Le province nelle Marche
La Regione delle Marche
Le Marche sono una regione dell'Italia centrale di 1.542.106 abitanti con capoluogo Ancona. Confinano con l'Emilia-Romagna, la Repubblica di San Marino, la Toscana, l'Umbria, l'Abruzzo, il Lazio e il Mar Adriatico.
Geografia
Le Marche, regione del centro Italia, si collocano sul versante medio Adriatico e occupano 9.694 km² di territorio italiano che si estende tra i fiumi Conca e Marecchia, a nord, ed il Tronto a sud; mentre ad est troviamo l'appennino. Presentano una forma caratteristica di un pentagono irregolare e si sviluppano perlopiù in verticale da nord a sud. La regione è a prevalenza collinare, il 68,8% del territorio, mentre il restante 31,2% è montuoso.

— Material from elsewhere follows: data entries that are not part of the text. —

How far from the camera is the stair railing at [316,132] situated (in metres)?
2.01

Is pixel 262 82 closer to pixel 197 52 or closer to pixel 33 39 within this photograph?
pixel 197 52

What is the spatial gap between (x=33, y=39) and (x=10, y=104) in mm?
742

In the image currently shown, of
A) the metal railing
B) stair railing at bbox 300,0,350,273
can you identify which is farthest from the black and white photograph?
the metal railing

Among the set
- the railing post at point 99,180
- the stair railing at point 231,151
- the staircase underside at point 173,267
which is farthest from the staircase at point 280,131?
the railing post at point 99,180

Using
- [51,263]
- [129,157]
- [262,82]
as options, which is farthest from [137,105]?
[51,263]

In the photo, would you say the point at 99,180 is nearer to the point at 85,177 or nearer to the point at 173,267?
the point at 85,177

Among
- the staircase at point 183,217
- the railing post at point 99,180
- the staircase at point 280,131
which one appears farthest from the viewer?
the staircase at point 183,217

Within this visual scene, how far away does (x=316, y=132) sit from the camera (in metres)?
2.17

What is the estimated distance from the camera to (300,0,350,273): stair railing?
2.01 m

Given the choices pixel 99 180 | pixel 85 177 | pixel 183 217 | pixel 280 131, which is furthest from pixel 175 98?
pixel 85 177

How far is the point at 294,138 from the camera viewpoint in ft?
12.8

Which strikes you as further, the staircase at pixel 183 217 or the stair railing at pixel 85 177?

Il territorio è soggetto a terremoti: infatti, il 96,5% della regione, pari a 230 comuni su 246, è stato classificato a rischio medio o alto. Il litorale, lungo 173 km, è caratterizzato da ampie spiagge sabbiose, ad eccezione del Monte Conero, che rappresenta il punto più alto del versante marittimo. Gli altri due rilievi della costa sono i due colli che delimitano la città di Pesaro: il colle San Bartolo e il colle dell'Ardizio. Man mano che si procede verso l'interno si delinea la zona collinosa, un'area che si estende per 200 km² da nord a sud. Nella zona appenninica non si notano cime particolarmente elevate. Il gruppo montuoso più elevato è la pittoresca catena dei Sibillini, a cavallo delle province di Fermo, Ascoli Piceno e Macerata, in cui il Monte Vettore (2478 m) padroneggia. Altri monti importanti della regione sono: Monte Nerone (1526 m), Monte Catria (1702 m), Monte San Vicino (1479 m), Monte Pennino (1570 m), Monte Rotondo (2103 m), Monte Fema (1575 m), Monte Priore (2334 m), Monte Bove (2143 m), Monte Sibilla (2175 m), Monte Vallelunga (2221 m), Monte Porche (2335 m), Monte Argentella (2201 m).
Clima
Il clima è semi-continentale con sbalzi di temperatura da stagione a stagione: estati calde, ma rinfrescate dalla benevole brezza marina, inverni freddi con regolari piogge di stagione. Nelle zone montuose vi sono estati fresche e inverni rigidi con ampia possibilità di neve; l'inverno risulta altresì rigido nelle zone interne ove si possono verificare basse temperature.
Economia
L'economia marchigiana è costituita maggiormente da una fiorente piccola-media industria ad alta specializzazione distribuita equamente in tutto il suo territorio, ma concentrata soprattutto nel litorale e nelle valli. Tra i settori di spicco possiamo trovare: l'industria delle calzature, in numerosi centri delle province di Fermo e Macerata, l'industria mobiliera e meccanica pesarese, quelle meccaniche, di stampi e vitivinicole dei Castelli di Jesi, patria del vino Verdicchio; la grande industria navale di Fano e Ancona; l'industria di elettrodomestici e della carta di Fabriano e poi quella turistica, ogni anno sempre più florida grazie ai tanti centri balneari e artistici, i quali attirano tanti turisti dall'Italia e dall'Europa.